Gay New Mexico teen Carlos Vigil committed suicide reportedly because his classmates bullied him relentlessly, according to the Huffington Post. Vigil, 17, posted a note to Twitter before taking his own life. (In part, the note read, "The kids in school are right. I am a loser, a freak, and a fag and in no way is that acceptable for people to deal with.) Vigil, who would have been a senior at Albuquerque's Valley High School this fall, was taken off of life support at the University of New Mexico Hospital on July 16.

A terminally ill Ohio man got his lifelong wish, tying the knot with his partner of two decades, the Huffington Post reported. John Arthur is bedridden with amyotrophic lateral sclerosis (ALS), a progressive neurological disease that robs patients of their ability to walk, talk and eventually breathe. After ruling out New York, California and Washington because of either geographical or legislative issues, Arthur and Jim Obergefell chose a destination wedding in Baltimore, as Maryland required only one partner to come for a marriage license and a 48-hour waiting period.

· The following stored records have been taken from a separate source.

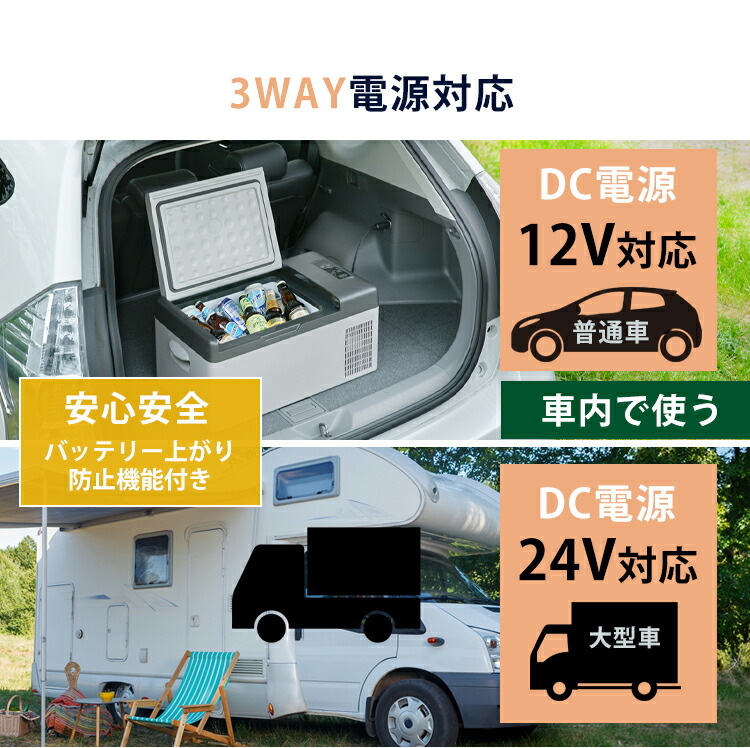 楽天市場】[最大400円off☆くらしに+ 7日9:59迄] 《12%OFF》車載冷蔵庫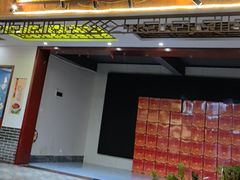 -国俊八大碗饭店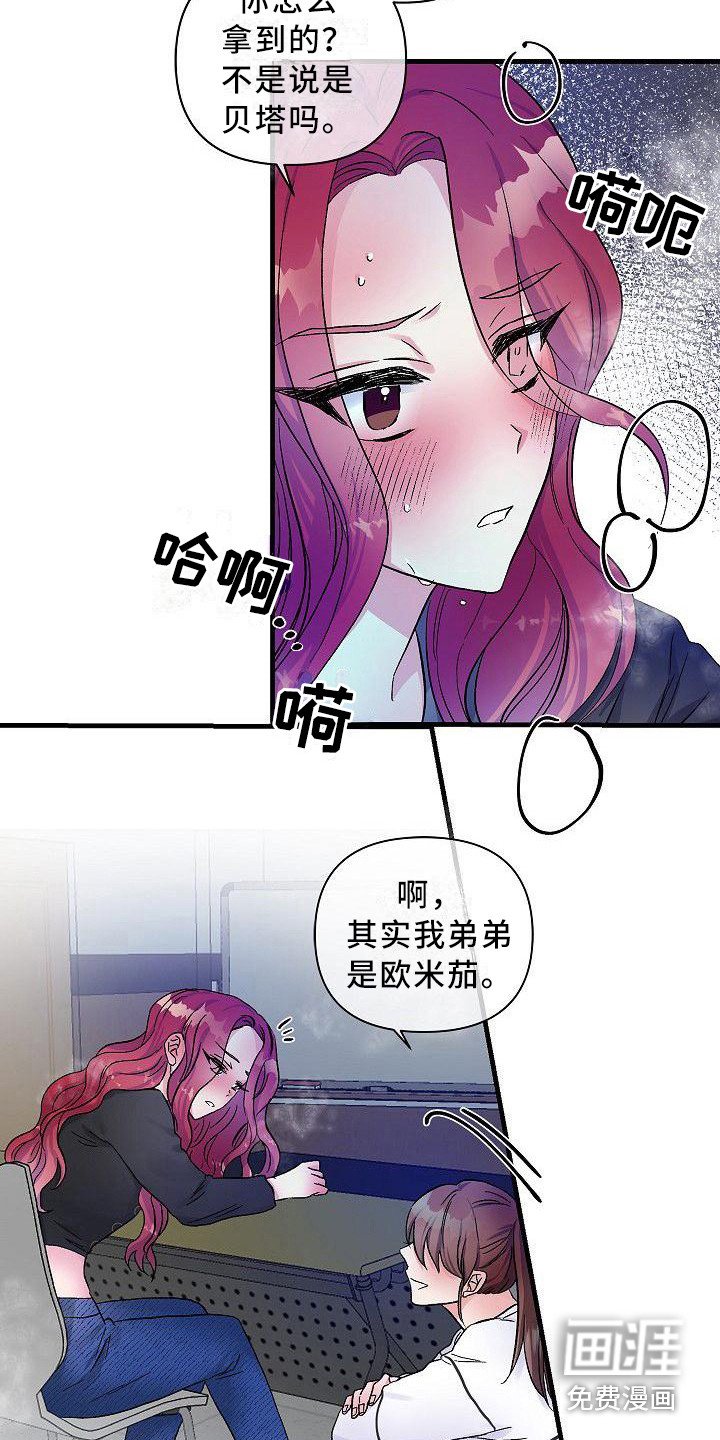 第15章：求助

Liz Cheney—the daughter of former Vice President Dick Cheney (and the sister of lesbian activist Mary Cheney)—will run against longtime Sen. Mike Enzi, R-Wyo., CBS News noted. Cheney, a Fox News political analyst, has recently ramped up her speaking engagements with the Republican Party in Wyoming. Rep. Cynthia Lummis, R-Wyo., who said recently she was considering a run if Enzi retired, criticized Cheney as a carpetbagger who will wind up losing to Enzi, even though she'll "outraise him by factors of 10 or more."